I started my return to baking with homemade focaccia, which was actually one of my favorites before I was diagnosed with celiac disease. I love all kinds of Italian breads filled with tomatoes, herbs and maybe some cheese, artichokes or bell peppers, but haven’t been feasting with them that much during the last years. So when I found a recipe for a gluten free oat buckwheat focaccia from Outi Rinne’s new cookbook, I almost squealed with delight. I knew that I had to test it right away.

Outi’s blog was one of the first food / health blogs that I ever read with great passion and interest. I think I even made my first raw food trials with her porridge recipes. A few years passed and we met and got to know each other in some blogging events and I still actively read Outi’s blog, which is unfortunately only in Finnish.
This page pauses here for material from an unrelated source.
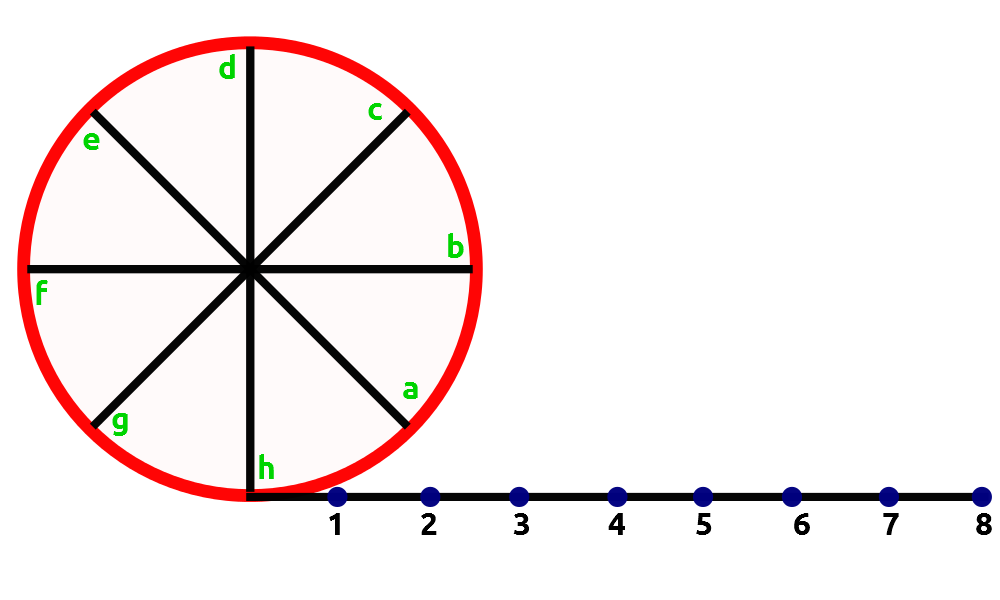 Draw_an_Involute_Curve_From_a_Given_Circle-5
Outi is an amazing recipe innovator, which can be seen in her new book. In addition to inspiring recipes, the book also offers a lot of information about wholesome ingredients and the connection between mind and the food we eat. I learned a lot by reading her book and of course there’s a lot of recipes I want to try. The first thing I did was this focaccia, which turned out great. Actually it turned out amazing. I loved it. And it tasted good even the next day, which is not the norm for many gluten free breads. But a word of warning: you might not be able to save this for the next day as it will be savored as soon as you serve it. So be quick and take a bite all by yourself before you have to share it with anyone ;)

gluten free focaccia

Gluten free Oat & Buckwheat Focaccia

adapted from Mielekkäät eväät (in Finnish)
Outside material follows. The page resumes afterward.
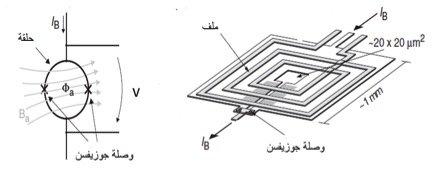 جهاز التخطيط المغناطيسي للدماغ Magnetoecephalography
notes: the original recipe had tapioca flour but I used potato starch instead, which worked well too. also, I didn’t have any xanthan gum so I just skipped it.

makes one

1 3/4 cups water (heated to about 40 °C)
2 tbsp psyllium husk seeds or 1 tbsp psyllium husk powder
1 1/4 tsp dry yeast
1 tbsp organic honey
1 cup buckwheat flour
2/3 cups potato starch (or tapioca flour)
2/3 cups gluten free oat flour
(2 tsp xanthan gum)
1 1/2 tsp salt
about 1/2 cup extra virgin olive oil

On top:

olive oil
fresh rosemary
cherry tomatoes
sundried tomatoes
artichoke hearts
sea salt

METHOD:

1. Whisk in a large bowl water, psyllium, yeast and honey. Stir together different flours (+ xanthan gum) and salt in another bowl. Mix the dry ingredients to the liquid together with the olive oil. Mix until smooth. The dough can be quite runny, like a muffin dough. Cover the bowl and put to a warm place to rise for 30 minutes.

2. Line a 26 cm diameter round cake pan with a baking sheet. Cut the cherry tomatoes in half and chop sun-dried tomatoes and artichokes. Pour the batter into the cake pan and shape with a spoon or by hand into a flat bread. Press small holes with your fingers and put cherry tomatoes, sun-dried tomatoes, artichoke and rosemary to the holes.

3. Transfer the bread in a cold oven and put the oven to warm up to 190 (fan-assisted oven 175) °C degrees. Bake for about 45 minutes counting from when the oven has heated up. The bread is ready when it has a nice golden brown color. Set the baking paper on the rack to cool. Cut into squares, serve and enjoy!